··· Excerto

A ‘amiga louca’ em Saigão... Corte no pé IX





Quando invocam a minha pessoa logo lhes vem à boca: “aquela, a nossa amiga louca”. O nome por que me baptizaram. Como se deve calcular, isso é apenas um epíteto. Maria dos Anjos; assim escreveu a minha querida avó à minha mãe: “Querida nora, não sei porquê, mas tenho comigo que a minha primeira neta se podia chamar Maria dos Anjos”. Menos mal... ou não – Célia: o nome que os meus pais haviam seleccionado.
Maria dos Anjos – talvez um nome adequado. Eventual explicação para a alcunha entre determinados amigos – ‘a amiga louca’. O atributo apenas e só por não me enquadrar nos ditos padrões de normalidade; esses da ditadura da maioria! Classificações vãs; assim as entendo. Não sou normal, dizem: por isso sou louca; ou melhor muito louca. Mas que diabo!
Maria dos Anjos. Angélica nem por isso. A mania dos anjos, até que sim. Não é propriamente uma mania: ouço vozes. Como não as reconheço entre os vivos que fazem parte dos meus círculos afectivo e social e tão-pouco profissional, avento uma hipótese: são vozes dos anjos, angelicais, sobreterrenas, sobrenaturais, sobre qualquer realidade que não a material em que me movo. Apesar de me deslocar amiúde por realidades incandescentes e imperceptíveis, aos olhos de muitos dos que me rodeiam. Daí que conceba tais vozes para lá desta minha existência corpórea.

······
··· Itens apresentados

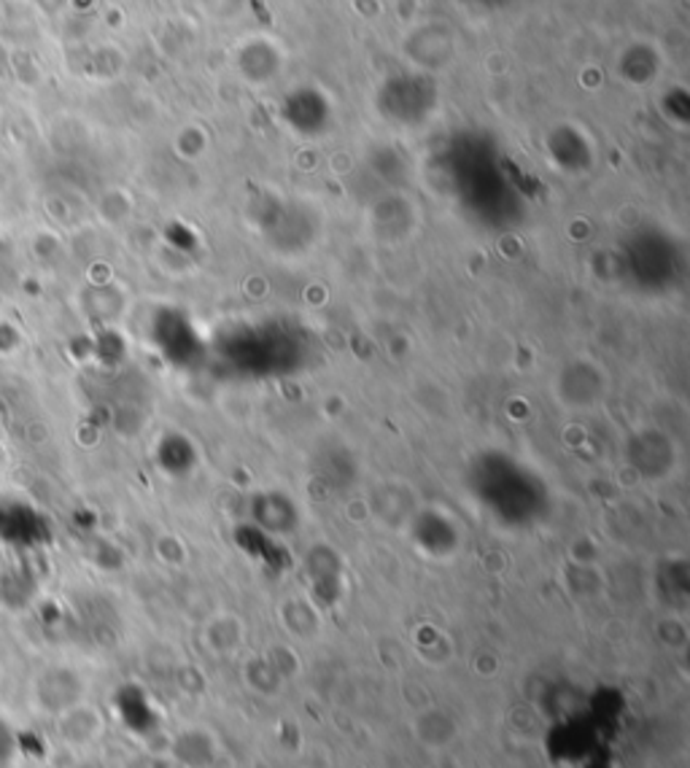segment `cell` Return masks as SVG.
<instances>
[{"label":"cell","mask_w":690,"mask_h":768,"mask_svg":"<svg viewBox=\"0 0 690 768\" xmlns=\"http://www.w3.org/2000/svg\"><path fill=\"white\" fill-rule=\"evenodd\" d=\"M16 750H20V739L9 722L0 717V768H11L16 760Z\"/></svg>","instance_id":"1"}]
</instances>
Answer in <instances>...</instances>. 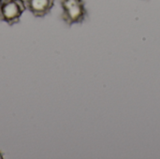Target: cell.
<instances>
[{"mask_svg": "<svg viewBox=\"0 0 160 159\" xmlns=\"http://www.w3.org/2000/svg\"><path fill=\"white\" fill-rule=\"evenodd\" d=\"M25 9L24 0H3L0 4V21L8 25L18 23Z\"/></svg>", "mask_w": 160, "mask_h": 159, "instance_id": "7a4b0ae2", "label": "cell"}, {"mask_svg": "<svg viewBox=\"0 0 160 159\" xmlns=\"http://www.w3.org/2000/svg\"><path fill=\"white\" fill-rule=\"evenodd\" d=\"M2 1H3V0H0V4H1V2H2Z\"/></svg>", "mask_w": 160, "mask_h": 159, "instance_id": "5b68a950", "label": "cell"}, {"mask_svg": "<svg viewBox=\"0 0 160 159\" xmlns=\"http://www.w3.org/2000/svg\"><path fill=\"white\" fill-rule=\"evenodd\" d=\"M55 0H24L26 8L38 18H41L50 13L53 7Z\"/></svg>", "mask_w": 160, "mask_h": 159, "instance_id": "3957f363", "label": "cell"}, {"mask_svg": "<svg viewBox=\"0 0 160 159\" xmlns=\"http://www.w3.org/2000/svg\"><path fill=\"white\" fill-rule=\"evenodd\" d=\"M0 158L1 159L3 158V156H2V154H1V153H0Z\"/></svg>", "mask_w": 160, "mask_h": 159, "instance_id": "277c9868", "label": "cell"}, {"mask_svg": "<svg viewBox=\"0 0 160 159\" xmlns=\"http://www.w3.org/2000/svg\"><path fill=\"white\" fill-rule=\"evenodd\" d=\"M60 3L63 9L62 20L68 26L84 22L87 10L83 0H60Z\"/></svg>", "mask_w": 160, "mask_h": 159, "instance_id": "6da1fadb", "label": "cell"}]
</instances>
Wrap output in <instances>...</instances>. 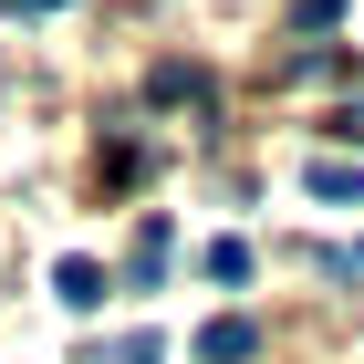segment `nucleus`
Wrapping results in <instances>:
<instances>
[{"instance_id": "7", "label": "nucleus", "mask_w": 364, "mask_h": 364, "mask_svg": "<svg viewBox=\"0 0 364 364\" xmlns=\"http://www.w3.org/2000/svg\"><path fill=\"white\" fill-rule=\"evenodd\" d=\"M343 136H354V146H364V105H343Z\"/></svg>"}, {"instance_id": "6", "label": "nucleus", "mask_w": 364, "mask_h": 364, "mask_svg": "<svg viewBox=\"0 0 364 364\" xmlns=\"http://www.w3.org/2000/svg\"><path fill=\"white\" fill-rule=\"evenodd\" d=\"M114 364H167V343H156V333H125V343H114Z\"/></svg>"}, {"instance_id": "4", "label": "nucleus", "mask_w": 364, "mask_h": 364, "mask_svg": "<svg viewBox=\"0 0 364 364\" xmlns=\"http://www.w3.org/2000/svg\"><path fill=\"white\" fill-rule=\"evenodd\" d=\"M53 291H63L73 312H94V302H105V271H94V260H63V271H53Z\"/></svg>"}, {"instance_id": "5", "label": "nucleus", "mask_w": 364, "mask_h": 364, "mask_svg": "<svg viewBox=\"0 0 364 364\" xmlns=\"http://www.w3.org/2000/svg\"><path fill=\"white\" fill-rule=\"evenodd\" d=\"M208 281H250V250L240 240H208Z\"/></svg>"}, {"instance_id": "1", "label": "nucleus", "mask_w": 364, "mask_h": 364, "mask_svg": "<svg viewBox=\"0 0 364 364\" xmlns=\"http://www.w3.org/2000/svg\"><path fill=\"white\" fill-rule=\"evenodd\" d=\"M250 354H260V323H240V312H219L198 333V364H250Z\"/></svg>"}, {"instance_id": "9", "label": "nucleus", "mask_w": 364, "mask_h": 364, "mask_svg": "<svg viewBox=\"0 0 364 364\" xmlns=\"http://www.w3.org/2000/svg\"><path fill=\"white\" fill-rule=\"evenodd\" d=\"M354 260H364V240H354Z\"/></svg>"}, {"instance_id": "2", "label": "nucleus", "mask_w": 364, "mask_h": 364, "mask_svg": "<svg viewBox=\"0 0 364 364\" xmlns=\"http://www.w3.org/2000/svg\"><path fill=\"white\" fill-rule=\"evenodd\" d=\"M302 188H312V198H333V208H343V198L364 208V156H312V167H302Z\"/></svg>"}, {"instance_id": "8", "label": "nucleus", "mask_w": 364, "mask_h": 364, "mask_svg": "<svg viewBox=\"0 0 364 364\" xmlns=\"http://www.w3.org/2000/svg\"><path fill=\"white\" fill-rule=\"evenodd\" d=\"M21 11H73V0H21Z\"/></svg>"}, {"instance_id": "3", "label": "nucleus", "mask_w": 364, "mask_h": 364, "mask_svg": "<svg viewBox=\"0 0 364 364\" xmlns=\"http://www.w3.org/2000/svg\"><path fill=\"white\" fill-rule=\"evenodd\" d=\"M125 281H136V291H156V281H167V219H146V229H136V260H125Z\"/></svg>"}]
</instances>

······

◆ **Objetivo da tarefa**
No excerto sobre "a amiga louca", que nome os pais tinham selecionado para quem narra? Responda apenas com base no excerto.

◆ **Resultado correto**
Célia.